The escrow agent is responsible for processing and coordinating the flow of documents and funds, keeping all parties informed of progress, responding to the lenders requirements, coordinating legal document preparation and title work, prorating taxes and other items, preparing the final settlement statement of closing for each party, obtaining proper approval of documents and proper signatures, disbursing funds for title insurance, real estate commissions, line clearances, etc., and recording the deed and other documents.
Escrow payment is the common term referring to the portion of a that is designated to pay for real property taxes and hazard insurance. It is an amount “over and above” the principal and interest portion of a mortgage payment. Since the escrow payment is used to pay taxes and insurance, it is referred to as “T&I”, while the mortgage payment consisting of principal and interest is called “P&I”. The sum total of all elements is then referred to as “PITI”, for “Principal, Interest, Tax, and Insurance”. Some mortgage companies require customers to maintain an escrow account that pays the property taxes and hazard insurance. Others offer it as an option for customers. Some types of loans, most notably Federal Housing Administration (FHA) loans, require the lender to maintain an escrow account for the life of the loan.
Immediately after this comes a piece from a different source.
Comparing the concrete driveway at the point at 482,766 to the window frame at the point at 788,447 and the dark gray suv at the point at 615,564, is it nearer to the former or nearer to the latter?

The monthly escrow payment is calculated by taking the total of all anticipated tax and insurance disbursements for the coming year, and dividing that number by 12. In addition, if the mortgage company requires a minimum in the escrow account (usually no more than double the monthly escrow payment), they may add on a shortage adjustment so that the balance never falls below the minimum balance requirement. If, even at its lowest point, the escrow account has a projected balance greater than the minimum balance requirement, federal guidelines—the Real Estate Settlement Procedures Act of 1973 —require that the mortgage company refund the difference to the customer.